Mısır'da Ne Oluyor

90'lı yıllarda, 10 yıl boyunca ardı sıra Çiller, Mesut, Ecevit iktidar oldular.
O yıllarda, Kulu kavşağı ile Ankara arasındaki yol, leğen büyüklüğünde oyuklarla dolu ve tek şeritli idi. Elli araba konvoy halinde gider, yüz araba karşı yönden deve kervanı gibi gelirdi. Türkiye, 10 yıl boyunca sadece 100 km lik bir yolu duble yapmak şöyle dursun, tamir bile edememişti.
2000 li yıllardaki ilk 10 yılda daha bir çok şeyin yanında 15.000 km duble yol yapıldı. 2000 lerdeki bu yolların parası gökten inmediğine göre, 90 lı yıllardaki 15 000 km lik  duble yolun parası  nereye gitmişti?
-Mursi' ye darbe yaptıranların, Taksim'de darbe provası yapanların ve yaptıranların ceplerine gitmişti.
Avrupa ekonomik krizde çırpınıyor ama, bir türlü çıkamıyor. Üç asırlık dünyayı sömürme dolabı artık  dönmüyor. 
Sömürülen ülkeler bir bir elden çıkıyor. Çin, Hindistan, Güney Asya ve Uzak Doğu'yu kaybettiler.
Mısır gibi ülkelerin “duble yolları” nı çalarak ayakta kalmaya çabalıyorlar. Sömürebildikleri, İslam  Ülkeleri ile garip Afrika kaldı. 
Kaçınılmaz “Arap Baharı” nı moderatörlükle elde tutmayı denediler. Olmadı. Şimdi baharı kışa çevirmeye çalışıyorlar. Ama nafile, fırtınalı geçse de Mart'tan sonra  mutlaka “Nisan” gelir, “Şubat”  gelmez.  
Batıyı hayal kırıklığı bekliyor.
İran, Türkiye, Mısır..
İslam dünyasının üç önemli aktörü. Üçünün birlikteliği ve birlikte ayağa kalkmaları batının korkulu rüyası..
Batı'nın sömürme paradigmasını durdurabilecek üçlü...
İran, devrimiyle ülkesinin yakasını batının elinden kurtarmıştı. 
Türkiye ve Mısır, mücadeleyi sürdürüyorlar....
İran ne yazık ki sürece ihanet ederek mücadeleden çekildi.
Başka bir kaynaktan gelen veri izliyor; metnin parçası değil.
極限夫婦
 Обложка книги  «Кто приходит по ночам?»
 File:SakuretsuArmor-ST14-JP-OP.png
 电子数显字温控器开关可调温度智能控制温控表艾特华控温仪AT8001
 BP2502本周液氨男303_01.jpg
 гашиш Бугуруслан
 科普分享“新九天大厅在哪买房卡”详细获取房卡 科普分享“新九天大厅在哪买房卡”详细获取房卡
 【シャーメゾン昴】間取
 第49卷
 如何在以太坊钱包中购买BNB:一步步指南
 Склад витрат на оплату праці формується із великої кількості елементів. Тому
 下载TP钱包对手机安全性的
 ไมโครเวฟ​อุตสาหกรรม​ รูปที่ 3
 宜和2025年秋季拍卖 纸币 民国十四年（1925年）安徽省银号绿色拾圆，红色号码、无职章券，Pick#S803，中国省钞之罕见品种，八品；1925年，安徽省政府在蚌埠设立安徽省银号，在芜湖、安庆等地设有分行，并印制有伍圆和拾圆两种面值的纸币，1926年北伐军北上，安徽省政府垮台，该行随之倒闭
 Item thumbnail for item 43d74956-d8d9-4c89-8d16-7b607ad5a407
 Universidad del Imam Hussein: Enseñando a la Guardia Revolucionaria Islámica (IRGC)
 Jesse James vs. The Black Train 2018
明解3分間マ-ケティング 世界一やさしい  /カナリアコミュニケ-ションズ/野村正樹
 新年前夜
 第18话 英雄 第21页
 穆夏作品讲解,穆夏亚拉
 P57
Türkiye ve  Mısır'ın  bütün iyi niyetli çabalarına rağmen geleneğe ve mezhepçilik batağına geri döndü. “Devrim” ine ihanet etti. Suriye tavrı ile ”Arap Baharı” nın ve İslam dünyasının belini kırdı. Mursi' nin devrilmesinin bir numaralı sorumlusu oldu.
İran, konjonktürün dışına savruldu, “Devrim” le Sünni dünyada kazandığı itibarını sıfırladı. 
Batı ve İsrail, Mısır'da kazanmış gözüküyorlar.
İran'ın savrulması, Mısır'ın da düşürülmesi ile Türkiye tek hedef halinde kaldı. Şer merkezleri olanca güçleri ile son kale Türkiye'ye ve Erdoğan'a yükleneceklerdir.
“4 Kasım  1918'de Alman General Von Seeckt, Almanya'nın Türkiye'yle ittifak yapmasını doğru bulmadığını  şu sözlerle ifade etmişti;  
“BİR KADAVRAYLA EVLENİLMEZ”.
Türkiye, ya Erdoğan ve Demokrasi ile yoluna devam edip, 2023 hedeflerini yakalayacak, o tarihte AB' nin tam üyelik teklifine,;
 “BİR KADAVRAYLA EVLENİLMEZ”.
diyecektir.
Ya da 28 Şubat'a geri dönüp “Duble Yollar”ını ve daha nelerini  “BATI” ya ve onun partneri “GEZİ” cilere kaptıracaktır.
Kaptırınca ne olur?
Milli gelir 10.000 dolardan 2000 dolara iner, işsizlik yüzde 25 lere çıkar,  her şeyin değeri dibe vurur, İmam-Hatiplere tekrar kilit vurulur, başörtülüler bu kez sokağa bile çıkamazlar.
Sizin paralarınızla “BATI” Havai ve Miami'de, “GEZİ” de Bodrum ve Marmaris' te kumsala uzanıp, yüreğine güneş damlatır.